[Exercise data start]

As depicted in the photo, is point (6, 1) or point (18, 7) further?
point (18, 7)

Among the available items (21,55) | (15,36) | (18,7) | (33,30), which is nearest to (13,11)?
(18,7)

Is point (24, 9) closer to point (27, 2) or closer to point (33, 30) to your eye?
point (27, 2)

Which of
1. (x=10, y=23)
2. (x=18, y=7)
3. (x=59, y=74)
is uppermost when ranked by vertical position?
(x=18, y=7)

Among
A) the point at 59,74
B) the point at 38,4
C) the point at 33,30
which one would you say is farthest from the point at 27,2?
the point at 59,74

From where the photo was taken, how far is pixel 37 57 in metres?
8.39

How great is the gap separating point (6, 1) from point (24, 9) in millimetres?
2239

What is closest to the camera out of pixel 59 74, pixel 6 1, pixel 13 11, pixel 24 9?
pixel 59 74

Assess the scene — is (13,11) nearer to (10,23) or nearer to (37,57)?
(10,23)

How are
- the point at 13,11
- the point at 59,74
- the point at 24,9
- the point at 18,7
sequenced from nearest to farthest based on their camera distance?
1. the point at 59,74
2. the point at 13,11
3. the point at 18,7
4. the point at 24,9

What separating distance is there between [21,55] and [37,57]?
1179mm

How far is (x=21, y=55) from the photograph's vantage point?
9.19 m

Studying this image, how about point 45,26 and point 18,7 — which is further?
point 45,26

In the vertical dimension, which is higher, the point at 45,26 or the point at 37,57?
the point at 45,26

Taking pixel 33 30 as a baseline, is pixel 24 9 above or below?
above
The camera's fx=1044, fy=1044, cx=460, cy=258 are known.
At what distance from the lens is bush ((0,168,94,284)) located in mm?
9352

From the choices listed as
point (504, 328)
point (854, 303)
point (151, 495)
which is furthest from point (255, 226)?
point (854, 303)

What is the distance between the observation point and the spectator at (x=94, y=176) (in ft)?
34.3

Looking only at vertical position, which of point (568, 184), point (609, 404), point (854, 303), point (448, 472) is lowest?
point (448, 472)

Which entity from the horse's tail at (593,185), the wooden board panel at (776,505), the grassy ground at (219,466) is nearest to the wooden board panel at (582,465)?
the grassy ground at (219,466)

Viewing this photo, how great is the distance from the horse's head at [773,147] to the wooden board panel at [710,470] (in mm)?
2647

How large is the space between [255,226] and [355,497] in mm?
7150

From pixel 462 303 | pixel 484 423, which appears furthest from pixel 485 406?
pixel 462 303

[Exercise data end]

- [Task details]: Could you copy every item above word for word?

- [Exercise answer]:
As depicted in the photo, is point (6, 1) or point (18, 7) further?
point (18, 7)

Among the available items (21,55) | (15,36) | (18,7) | (33,30), which is nearest to (13,11)?
(18,7)

Is point (24, 9) closer to point (27, 2) or closer to point (33, 30) to your eye?
point (27, 2)

Which of
1. (x=10, y=23)
2. (x=18, y=7)
3. (x=59, y=74)
is uppermost when ranked by vertical position?
(x=18, y=7)

Among
A) the point at 59,74
B) the point at 38,4
C) the point at 33,30
which one would you say is farthest from the point at 27,2?
the point at 59,74

From where the photo was taken, how far is pixel 37 57 in metres?
8.39

How great is the gap separating point (6, 1) from point (24, 9) in millimetres?
2239

What is closest to the camera out of pixel 59 74, pixel 6 1, pixel 13 11, pixel 24 9?
pixel 59 74

Assess the scene — is (13,11) nearer to (10,23) or nearer to (37,57)?
(10,23)

How are
- the point at 13,11
- the point at 59,74
- the point at 24,9
- the point at 18,7
sequenced from nearest to farthest based on their camera distance?
1. the point at 59,74
2. the point at 13,11
3. the point at 18,7
4. the point at 24,9

What separating distance is there between [21,55] and [37,57]?
1179mm

How far is (x=21, y=55) from the photograph's vantage point?
9.19 m

Studying this image, how about point 45,26 and point 18,7 — which is further?
point 45,26

In the vertical dimension, which is higher, the point at 45,26 or the point at 37,57?
the point at 45,26

Taking pixel 33 30 as a baseline, is pixel 24 9 above or below?
above
The camera's fx=1044, fy=1044, cx=460, cy=258 are known.
At what distance from the lens is bush ((0,168,94,284)) located in mm?
9352

From the choices listed as
point (504, 328)
point (854, 303)
point (151, 495)
which is furthest from point (255, 226)?
point (854, 303)

What is the distance between the observation point and the spectator at (x=94, y=176) (in ft)?
34.3

Looking only at vertical position, which of point (568, 184), point (609, 404), point (854, 303), point (448, 472) is lowest?
point (448, 472)

Which entity from the horse's tail at (593,185), the wooden board panel at (776,505), the grassy ground at (219,466) is nearest to the wooden board panel at (582,465)?
the grassy ground at (219,466)

Viewing this photo, how great is the distance from the horse's head at [773,147] to the wooden board panel at [710,470] (in mm)?
2647

How large is the space between [255,226] and [355,497] in mm?
7150

From pixel 462 303 | pixel 484 423, which appears furthest from pixel 485 406?
pixel 462 303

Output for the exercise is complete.